Now doubt Jobs would always prefer to avoid what happened to Bill Gates and a sorrowful employee some years back when demonstrating the "Plug and Play" abilities of Windows 98 and a flatbed scanner - which promptly saw it throw a Blue Screen of Death image. The video re-appears on the web frequently.

Jobs had his own BSoD moment some years back when demonstrating iPhoto and how easy it was to use the first generation of inexpensive digital cameras to sync. It didn't after one or two attempts, and in a fit of pique, he threw the camera at or to a halpless helper, and moved on.

Whatever, there is room in Keynote to allow for greater interactivity with the audience. Sure, use the slides to generate ideas and demonstrate your thinking, but I want greater ability to handle audience questions and ideas too.

I have advised one of the groups for whom I am slated to speak to go ahead and purchase a new videoprojector (which their committee of management had agreed to monhs ago) but make sure it comes equipped with wireless connectivity, bluetooth or Wi-Fi.

With the iScribe, I could walk around the presentation venue, and not be immobilised by needing to be in close proximity to it. Right now, I can move around and use my Sony Ericsson Bluetooth phone and Salling's Clicker software to also move around the Keynote presentation.

But what if ideas are generated by the audience or I want to illustrate a thought not contained in my scripted presentation? Then I have to rely on a whiteboard and marker pen, or an overhead projector.

What if my iScribe tablet could allow me to open a blank slide in Keynote and write notes by hand which are then projected on the same screen. And of course, my writing would be recognised by Apple's Inkwell software. Which means I have captured these new ideas to print out or distribute later to the same audience.

Naturally enough, the iScribe would function as you'd expect a Tablet to work, but of course with some additional Apple flourishes in design and useability. I don't have the imagination to know what this might look like, but I trust Apple to continue the conversion to fuse its innovation DNA into hardware and software that works.

It would go way beyond what I have selfishly suggested.

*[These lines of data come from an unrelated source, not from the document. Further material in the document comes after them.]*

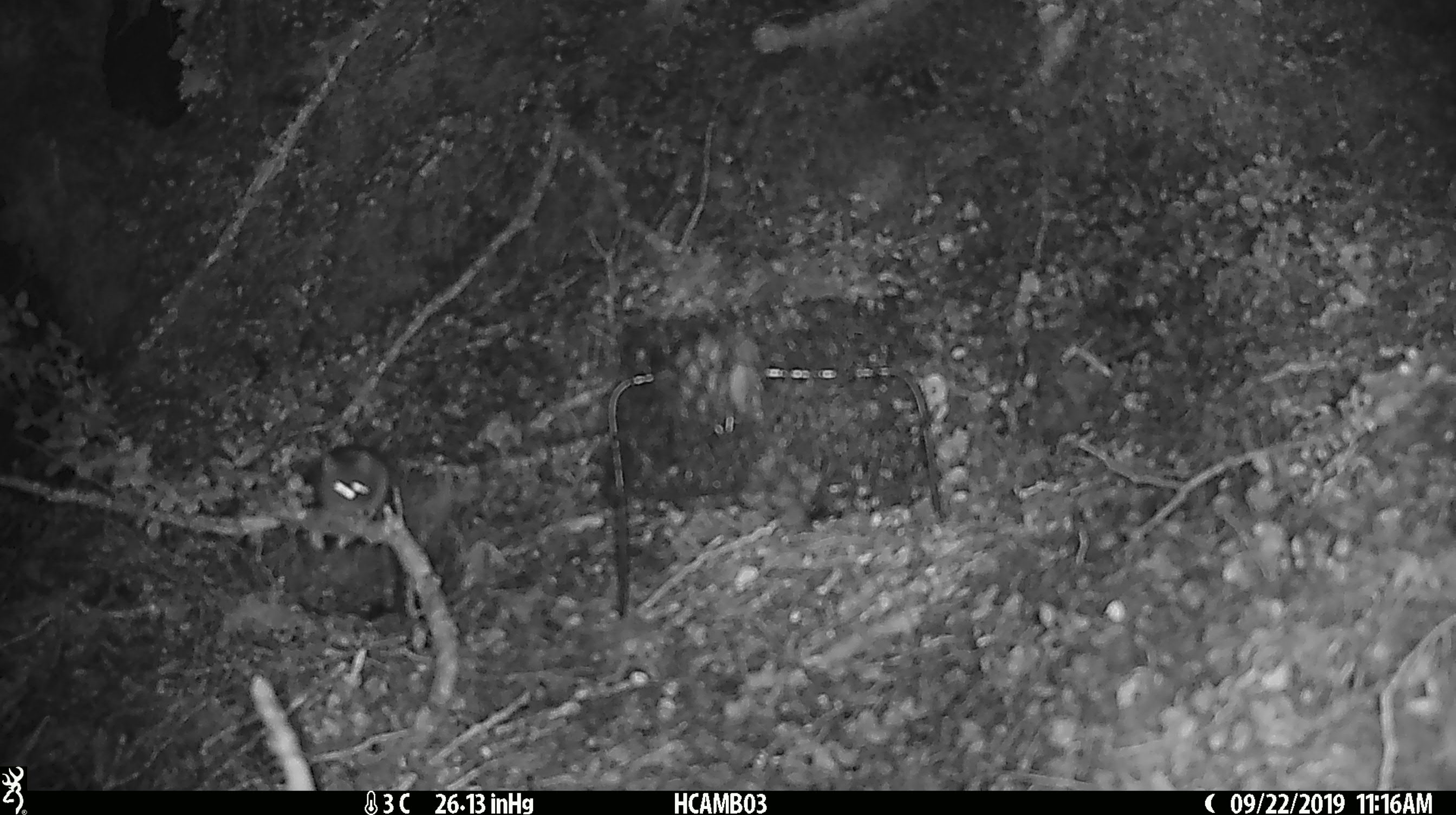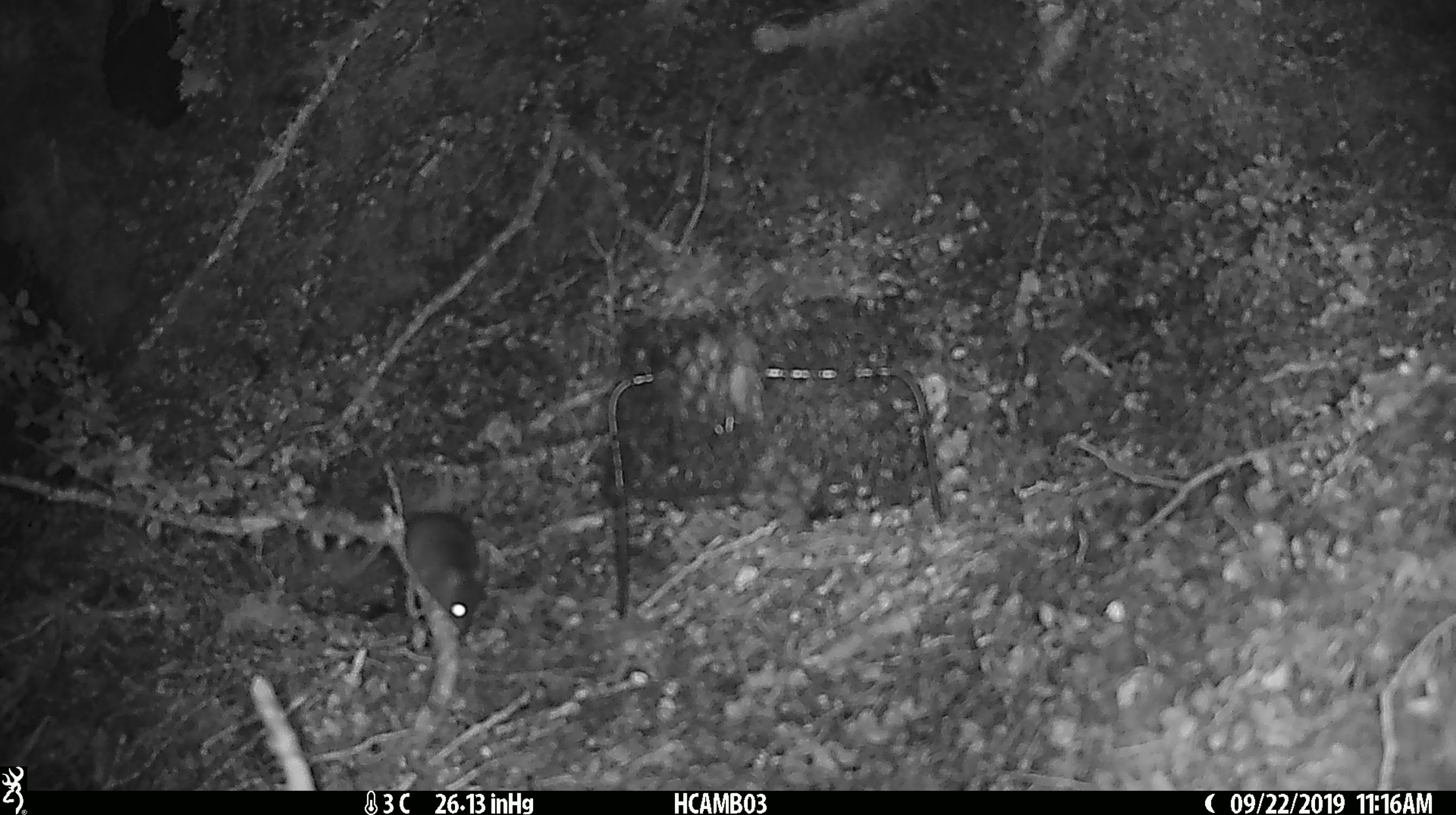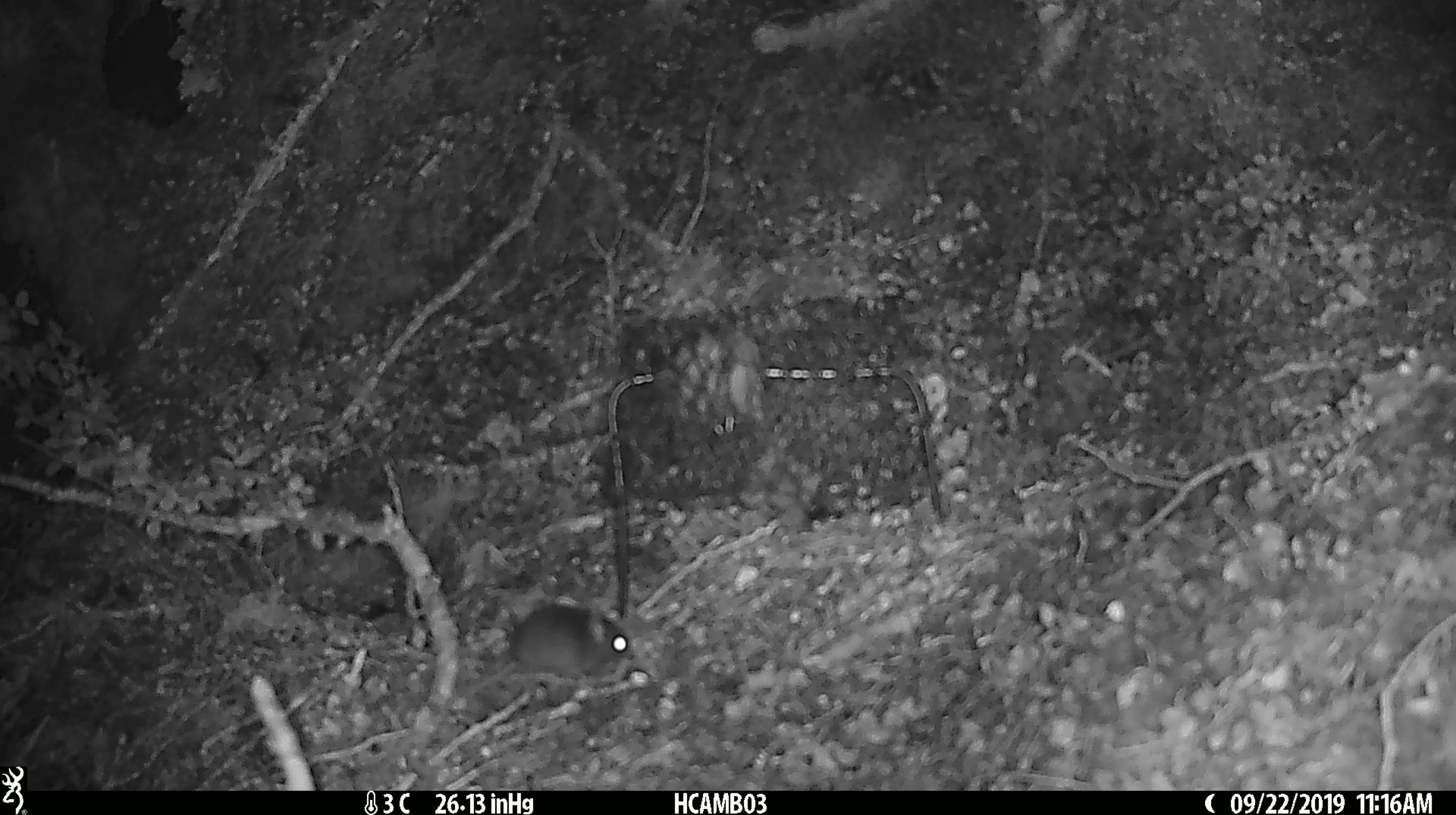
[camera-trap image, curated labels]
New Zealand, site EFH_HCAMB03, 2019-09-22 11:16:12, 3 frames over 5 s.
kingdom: Animalia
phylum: Chordata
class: Mammalia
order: Rodentia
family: Muridae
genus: Mus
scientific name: Mus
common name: mouse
Mouse (Mus).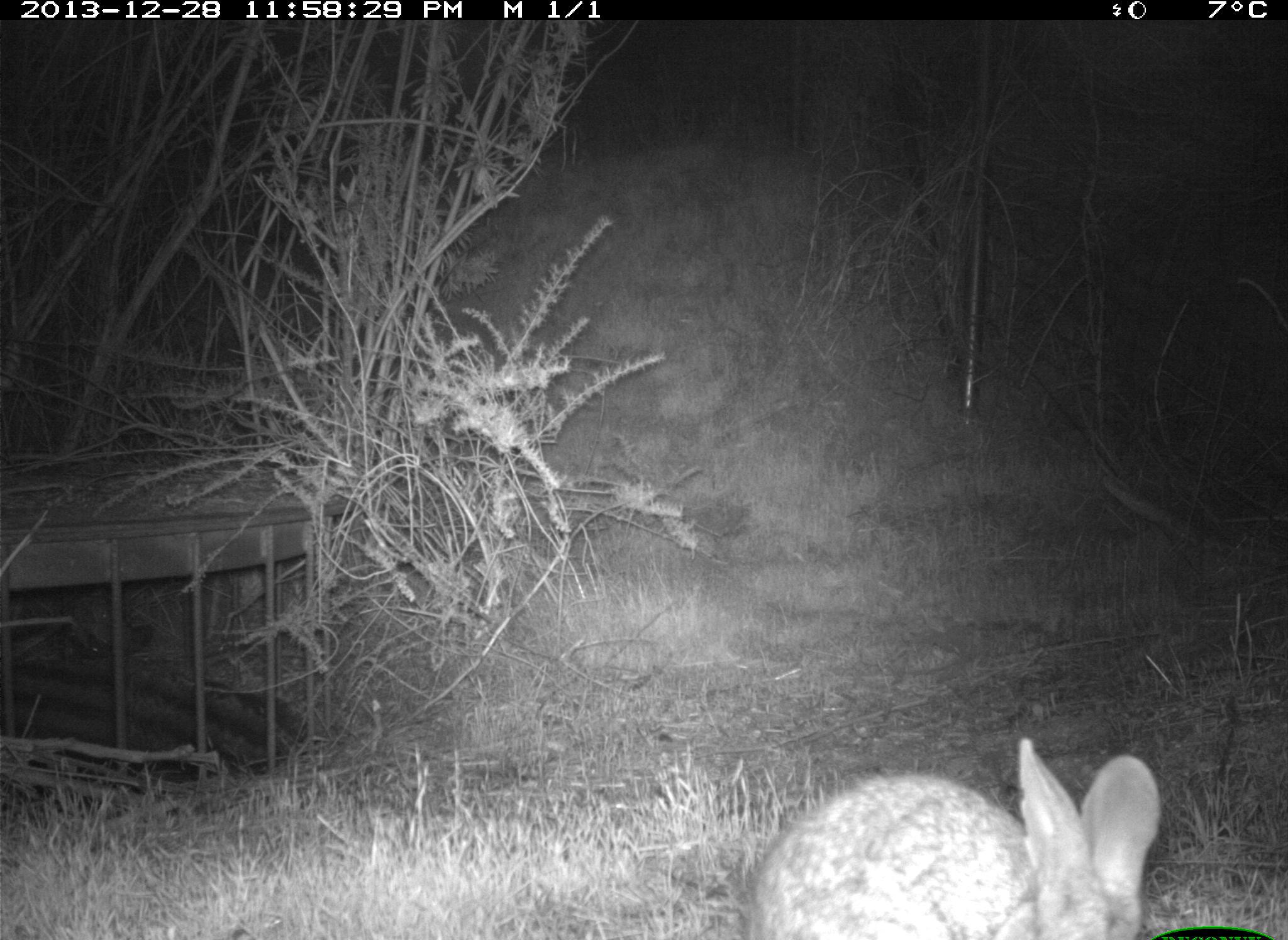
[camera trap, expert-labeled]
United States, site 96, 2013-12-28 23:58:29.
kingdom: Animalia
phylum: Chordata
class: Mammalia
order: Lagomorpha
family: Leporidae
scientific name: Leporidae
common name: rabbits and hares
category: rabbit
Rabbit (rabbits and hares) (Leporidae).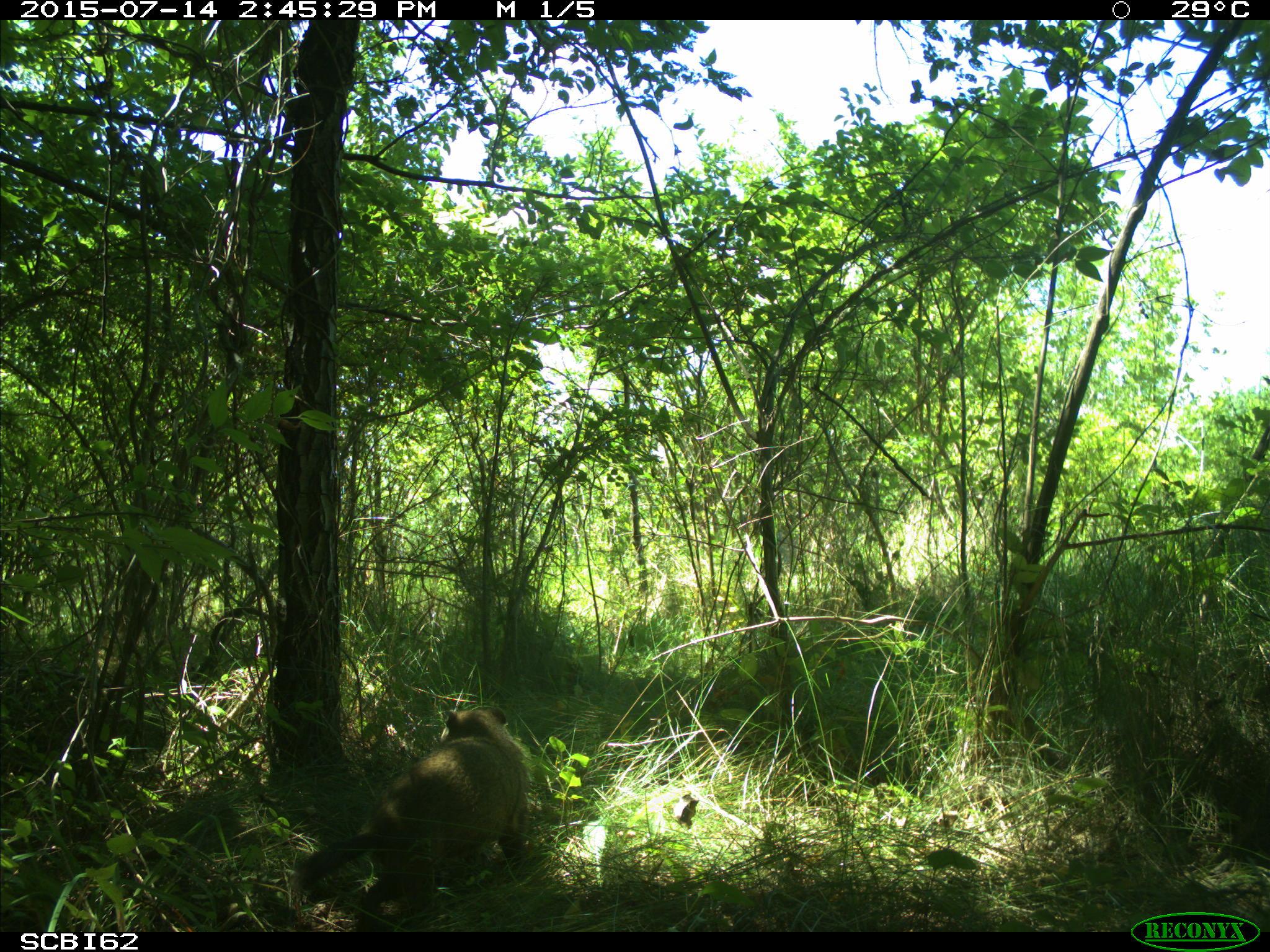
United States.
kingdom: Animalia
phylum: Chordata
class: Mammalia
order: Rodentia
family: Sciuridae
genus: Marmota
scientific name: Marmota monax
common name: woodchuck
Woodchuck (Marmota monax).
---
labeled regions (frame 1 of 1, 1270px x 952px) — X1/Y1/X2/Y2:
Woodchuck: 277/693/537/930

As Cringely wrote a year ago:

.... Steve Jobs would prefer something more than just modest success. He wants to define a new product niche or, in this case, finally give practical definition to a niche that already exists, kinda-sorta.

The tablet PC killer app for the mass market is functioning as a digital hub, a general concept both Apple and Microsoft have been pushing for a couple years. It's the idea that your computer ought to control your TV and your stereo and your VCR. The only problem has been that there isn't a good way to link these things all together, and even if we do, that digital hub isn't anywhere near your TV, at least not yet.